その後、一郎と義父母との間で、どのような話し合いがあったか祥子は知らない。母屋の声は、ここまでは届かない。
結局、一郎はその夜のうちにキャリーバッグひとつで出て行った。
義母は「祥子さん、本当にごめんなさい」と号泣し、義父は「今後あいつにはこの家の敷居をまたがせん」と激怒していた。
数日後、一郎の署名捺印済みの離婚届が郵送されてきたが、祥子はそれを無視した。
一番の理由は、子どもたちを父親のいない子にしたくなかったからだ。
実家の両親はさっさと離婚して子どもを連れて戻って来るように勧めたが、祥子はそのまま家に居続けた。

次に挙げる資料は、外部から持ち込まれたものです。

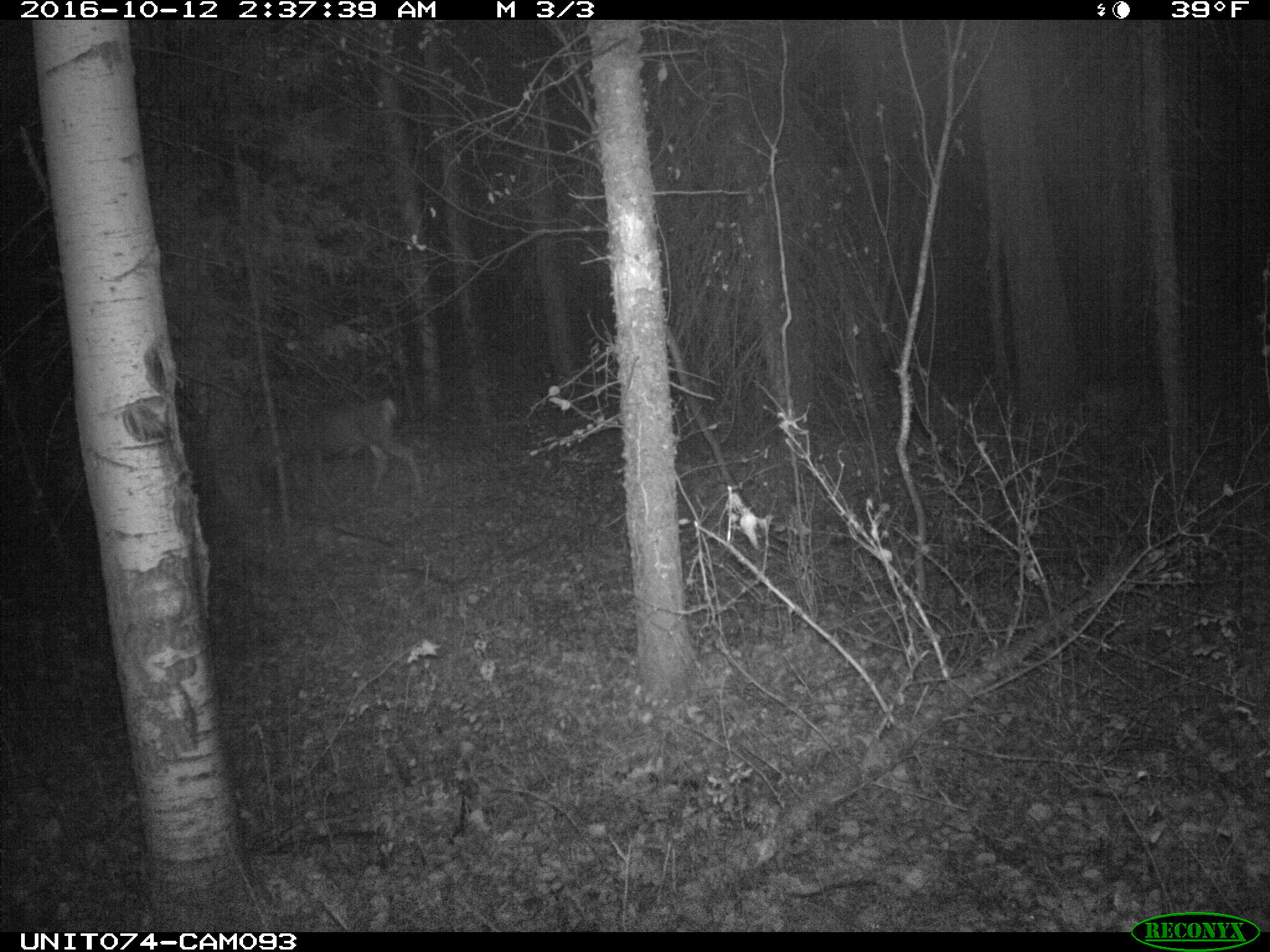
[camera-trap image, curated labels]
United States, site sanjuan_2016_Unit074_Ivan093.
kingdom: Animalia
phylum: Chordata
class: Mammalia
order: Artiodactyla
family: Cervidae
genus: Odocoileus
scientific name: Odocoileus hemionus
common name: mule deer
Odocoileus hemionus (mule deer).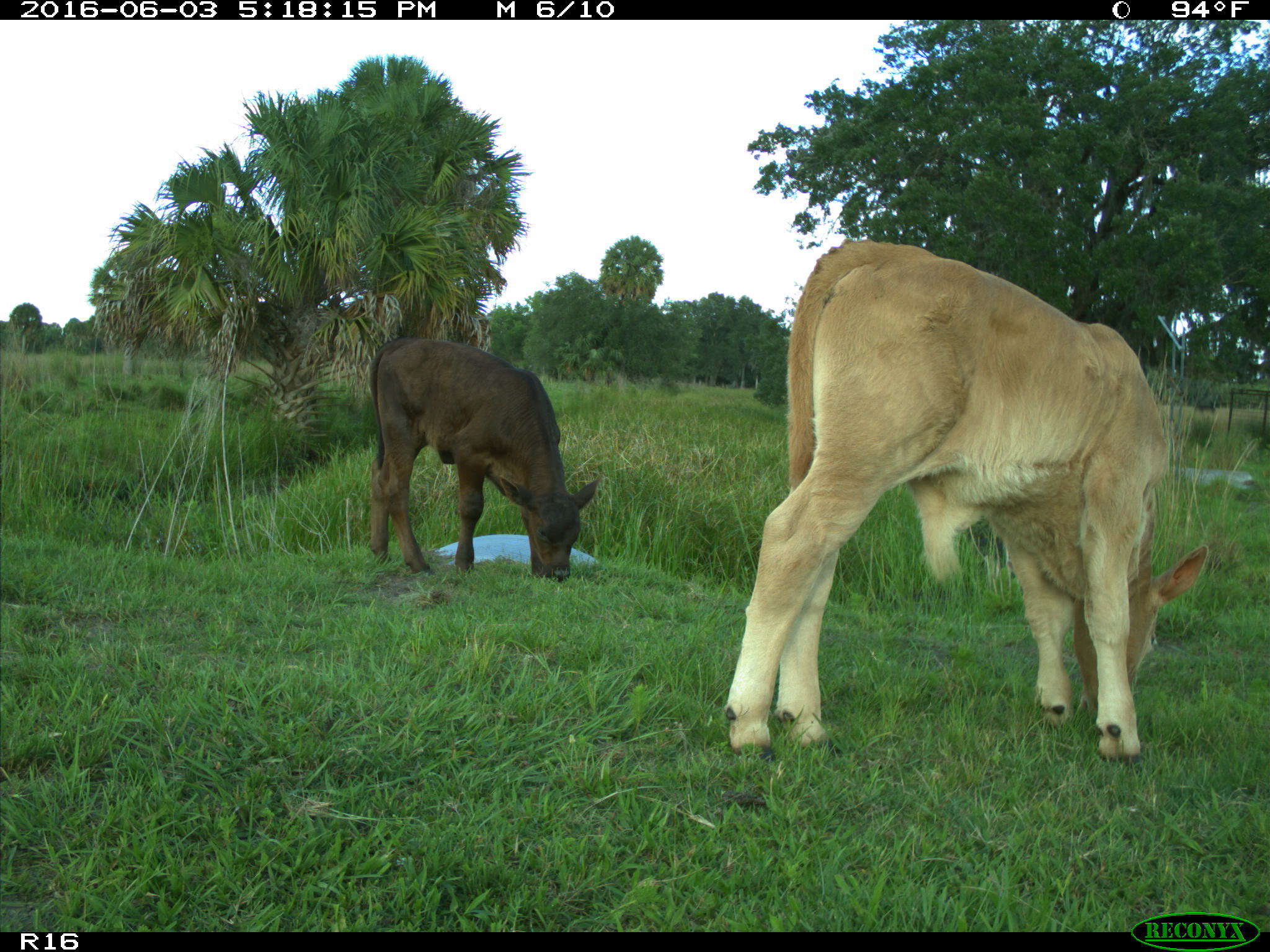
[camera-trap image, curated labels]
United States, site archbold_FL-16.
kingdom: Animalia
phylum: Chordata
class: Mammalia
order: Artiodactyla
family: Bovidae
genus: Bos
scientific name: Bos taurus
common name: domestic cow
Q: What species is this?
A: Bos taurus (domestic cow).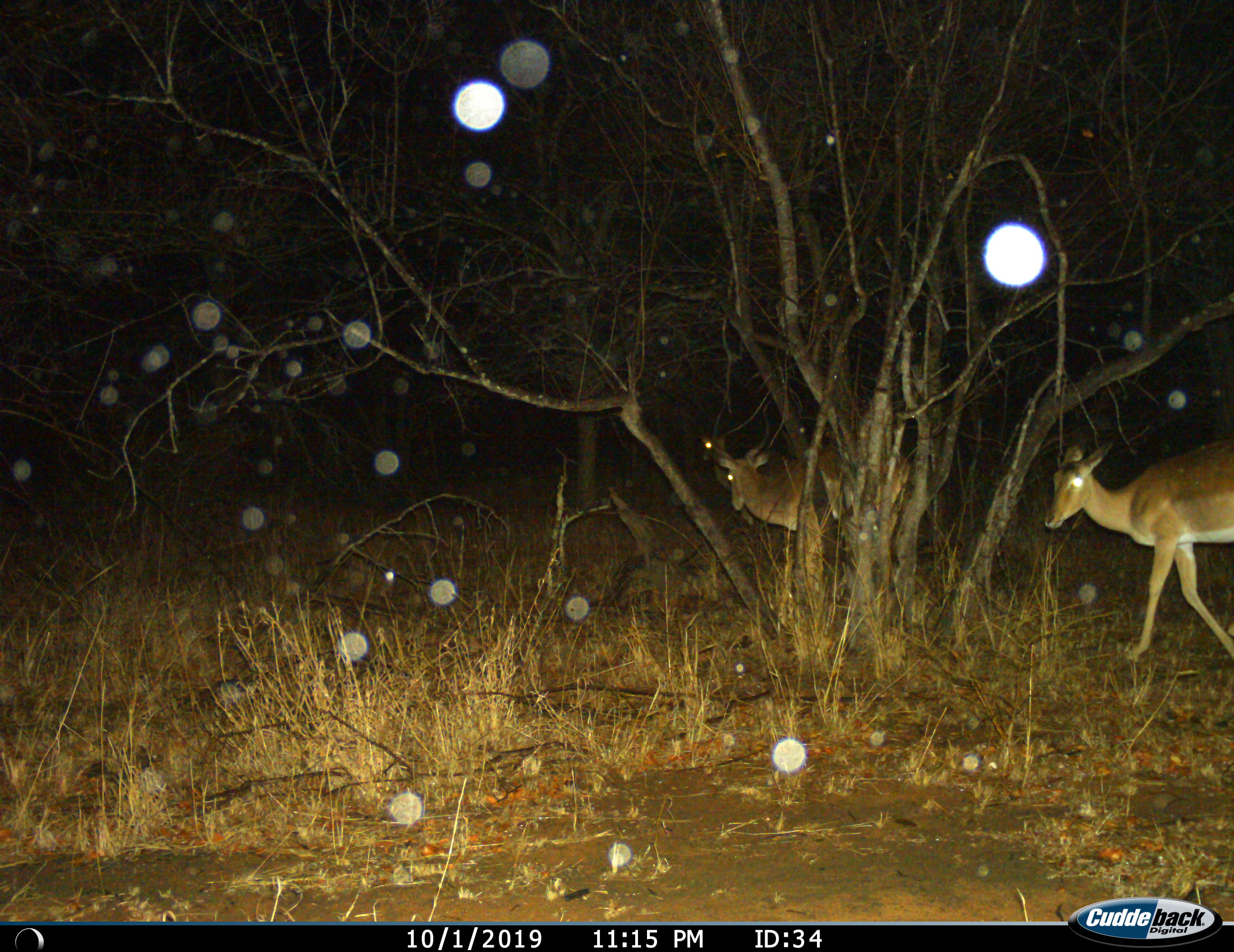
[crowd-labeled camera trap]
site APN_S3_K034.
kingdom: Animalia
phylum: Chordata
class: Mammalia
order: Artiodactyla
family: Bovidae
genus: Aepyceros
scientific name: Aepyceros melampus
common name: impala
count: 2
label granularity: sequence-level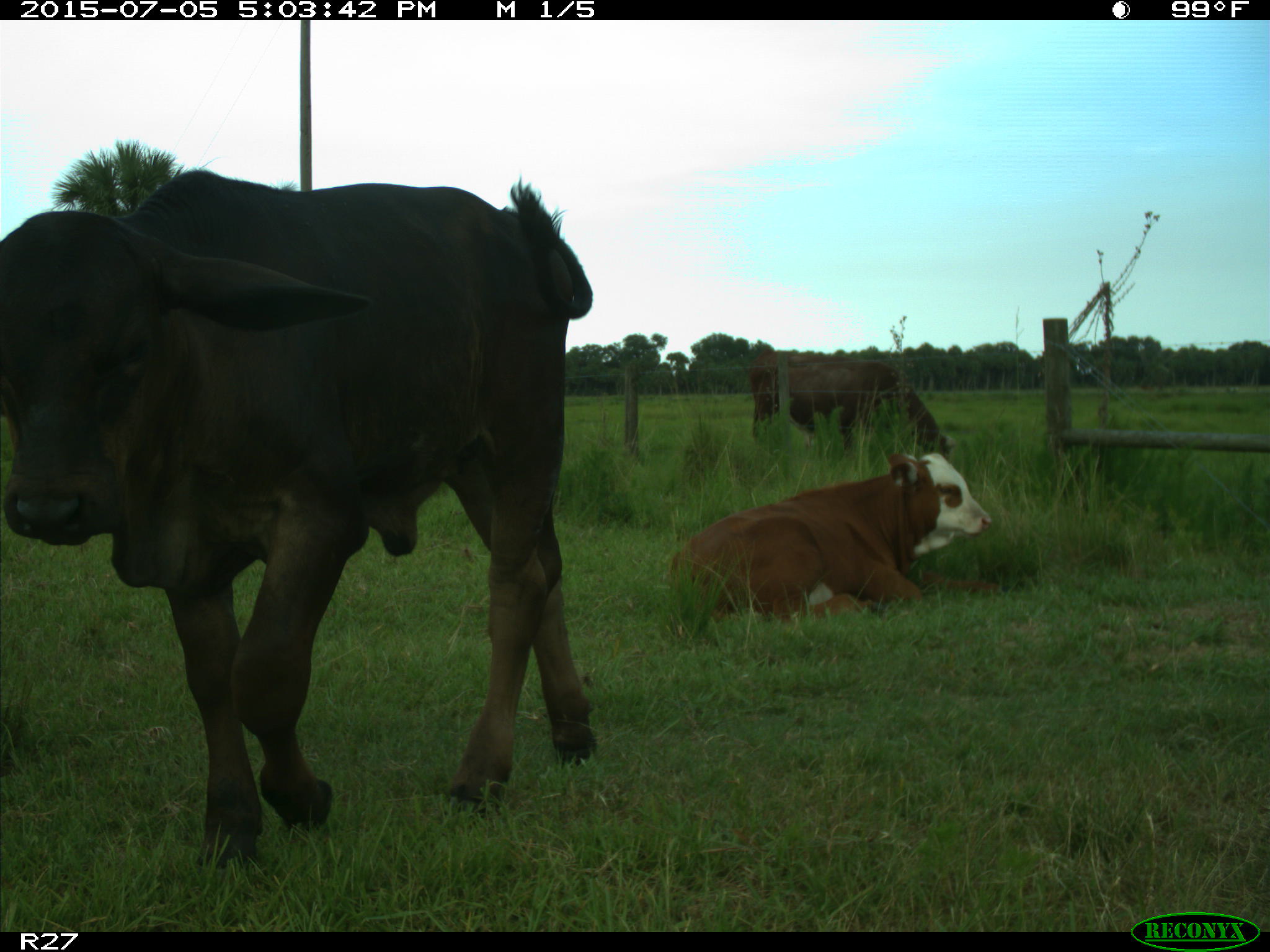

義父も怒りが収まってみれば、「一時の気の迷いだ。そのうち帰ってくる」と言うようになり、ゆくゆくは孫の仁志に跡を継がせたいと祥子を引き留めた。
祥子自身は、現実を直視したくなかった。これまで通り婚家先にいることで、夫に捨てられた妻という立ち位置から遠ざかろうとした。
幸い、子どもたちは父親の不在にさほど疑問を持たなかった。以前から、会社と畑とで一郎は子どもと関わる時間が少なかったからだ。
義父母は、総領息子は長期の海外出張へ行ったということにして、世間体を保った。